Introduction / FirstSpirit Server configuration / Database connection / Permissions for database user accounts
Required permissions for database user accounts
Depending on the used database specific permissions are necessary. These are described in the following sections.
Oracle databases
For DBA layers:
CREATE USER <dbuser> IDENTIFIED BY "<password>";
GRANT DBA TO <dbuser>;
For standard layers:
CREATE USER <dbuser> IDENTIFIED BY "<password>";
GRANT CONNECT TO <dbuser>;
GRANT RESOURCE TO <dbuser>;
MySQL databases
For DBA layers:
# mysqladmin --default-character-set=utf8 create <dbname>
# mysql
mysql> CREATE USER <dbuser> IDENTIFIED BY "<password>";
mysql> GRANT ALL PRIVILEGES ON *.* TO <dbuser>;
mysql> GRANT GRANT OPTION ON *.* TO <dbuser>;
For standard layers:
# mysqladmin --default-character-set=utf8 create <dbname>
# mysql
mysql> CREATE USER <dbuser> IDENTIFIED BY "<password>";
mysql> GRANT ALL PRIVILEGES ON <dbname>.* TO <dbuser>;
Specifying UTF-8 character coding does not make sense until MySQL Version 5 and higher.
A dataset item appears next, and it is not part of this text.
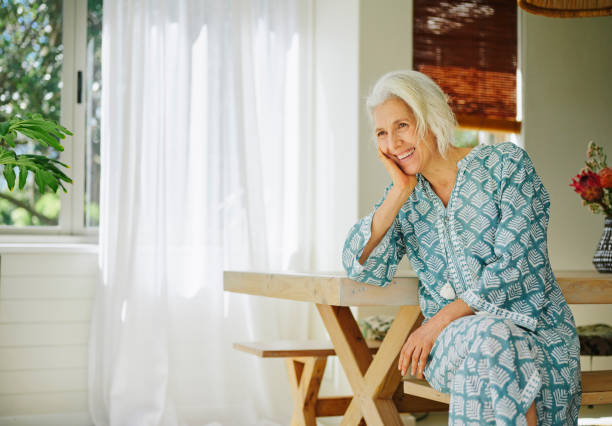 istock Laughing mature woman sitting alone at a table at home 2152060652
The InnoDB storage engine must be enabled on the MySQL server!
Advisable MySQL server parameter values for production systems:
[mysqld]
set-variable=max_allowed_packet=4M
key_buffer_size=20M
sort_buffer_size=1M
query_cache_size=14M
innodb_buffer_pool_size=128M
PostgreSQL
For DBA layers:
createdb -E UTF8 myDBname "my DB description text"
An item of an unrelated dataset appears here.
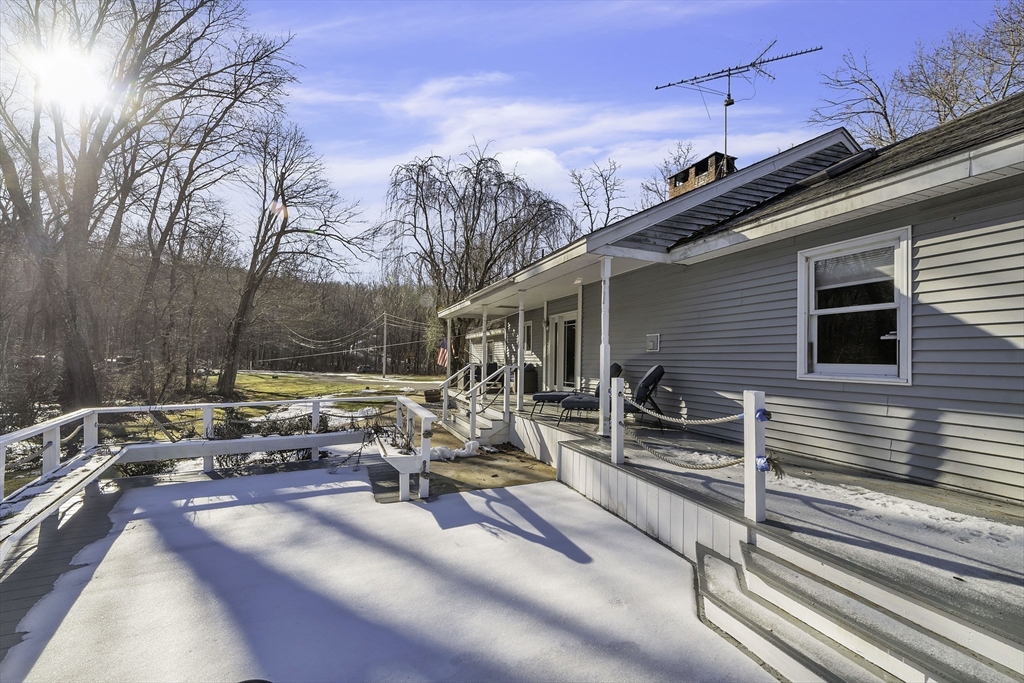 32 Stebbins Road Monson, MA 01057 - Photo 28 of 33 a view of a terrace with chairs and floor to ceiling window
createuser -D -A -P -E myDBuser
psql -d myDBname -c "grant create on database myDBname to myDBuser;"
For default layers:
createdb -E UTF8 myDBname "my DB description text"
createuser –D –A -P -E myDBuser
All createuser queries can be answered with "No" as, apart from those assigned to DBA layers via grant create, extended user privileges are not necessary either for DBA layers or for default layers.
The password authentication (type MD5) must then be entered in the /etc/postgres/pg_hba.conf file for the given user on the database used. The following must be called to make the change known to the database server:
pg_ctl reload
IBM DB2
Creating the database (DBA layers and default layers):
db2 create database myDB using codeset utf-8 territory us pagesize 32 k
db2 update db cfg for myDB using applheapsz 1024
db2 connect to myDB
db2 create schema myUser
The last line is only necessary if the default schema “myUser” of the database “myDB” is not yet available.
“myUser” is the JDBC user name which in the case of DB2 is equal to the name of the instance, i.e. for example "db2inst1". If necessary, a different schema name can be used.
The following permissions are necessary for the DB2 user account:
- For DBA layers: DBADM
- For default layers: CONNECT, CREATETAB, BINDADD, IMPLICITSCHEMA
MS SQL server
If no SCHEMA was defined in the layer definition, then the DB user will require not only the “public” and “db_owner” permissions in the database set under “jdbc.URL”, but also the server role “System Administrators”. With these permissions, the DB user can create new table owners (same SCHEMA), e.g., when importing projects.